If only I could shake her, until my life lessons become hers. However, That is not how life works. One must make their own mistakes, fall on their face and somehow find the way back to their feet again.

When your children are small you can put a Band-Aid on those hurts. Yet, when they get older your influence becomes less and less. One must hope that what you say to them does register. No matter how little that may be.

You cannot choose their friends, their passions, their ambitions, not even their boyfriends. Just try forbidding your child from seeing someone. For, I have tried in miserable failure. How I wish I could find her a boy who would bring her flowers, take her to dinner, tell her that she is beautiful, laugh at her jokes, end the evening with a good night kiss after walking her to the front door. Instead of settling for being treated less than she deserves.

Yet, I have been told that this is the trend. For boys to pull up, text to have the girl meet him outside, to go hang out somewhere, Or if there are plans for special evening. Then it is expected to go dutch or even have the girl pay more often than the guy. When exactly did this happen and whom may I ask are raising these boys?


All I can tell her is to not let anyone make you feel inferior for the true measure of a person is their heart. If someone wants you to change to fit in their mold of what you should be, walk away. Do not give that person another thought. For insecurity is the biggest attribute of a bully. Words are toxic.


"Believe" has always been my motto to both my children. Do not let anyone tell you that a goal cannot be obtained. That you are less than worthy. Success is not limited to those with straight A's, the star on the ball field or the prettiest girl in school. Because those things fade away, What you are left with is passion, desire the willingness to work for it.

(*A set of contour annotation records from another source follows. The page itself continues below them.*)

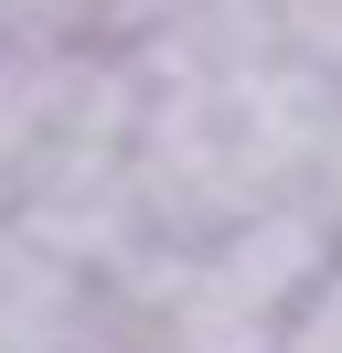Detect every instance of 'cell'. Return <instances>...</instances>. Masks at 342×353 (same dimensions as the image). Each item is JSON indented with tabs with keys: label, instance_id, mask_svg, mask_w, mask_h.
Instances as JSON below:
<instances>
[{
	"label": "cell",
	"instance_id": "6da1fadb",
	"mask_svg": "<svg viewBox=\"0 0 342 353\" xmlns=\"http://www.w3.org/2000/svg\"><path fill=\"white\" fill-rule=\"evenodd\" d=\"M268 353H342V257L321 268L310 289H299V310L278 321V343H268Z\"/></svg>",
	"mask_w": 342,
	"mask_h": 353
},
{
	"label": "cell",
	"instance_id": "7a4b0ae2",
	"mask_svg": "<svg viewBox=\"0 0 342 353\" xmlns=\"http://www.w3.org/2000/svg\"><path fill=\"white\" fill-rule=\"evenodd\" d=\"M64 353H150V343H139V332H128V321H118V332H97V321H86V332H75V343H64Z\"/></svg>",
	"mask_w": 342,
	"mask_h": 353
}]
</instances>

Getting them to the point of knowing what they want to do with their life or what they wish to be is difficult. Personally this changes, Several paths I have chosen. Growing is a part of life, what I want now is not what I wanted 10 years ago. How can I help her become who she is meant to be, when I am still so uncertain of my own paths?

While I say that I have been there. With the gossip, heart breaks, pressures of being a teenager. Honestly I cannot say that I have. When I was a teen, many times you had to wait for your parents to get off the phone before you could spread a rumor. Now it takes one text message to ruin one's reputation.

No longer does one confine in their best friend, teens now travel in packs. Giving the word clique' a whole new meaning. You enter high school, immediately you receive a label. Freak, geek, prep, jock, emo, goth the list goes on. If you try to break out of that mold set upon you, then you become a poser. It is said that you discover who you are in high school. In reality you discover who you do not want to be. This is the stage in which my daughter is in. Looking around at others, deciding who can stay and who must go from her life.

One's child is not a sponge, nor are they made of clay for you to mold. If so my daughter would wear boho skirts, plant herbs in the garden while humming John Lennon songs. She would prefer to read Jane Austen, Yeats and yes even Harry Potter to watching Jersey Shore. She would fill journals with her dreams.

Instead she is her own person. One who will make mistakes, trust the wrong people, go in the opposite direction of where she should go. Make decisions based on misinformation. She will live for the moment, only to have tomorrow here before she knows it.

As her mom, It is my job, responsibility, to once again, dry her tears, help her to stand, while encouraging her to keep moving forward. That is if on that day she chooses to acknowledge my existence.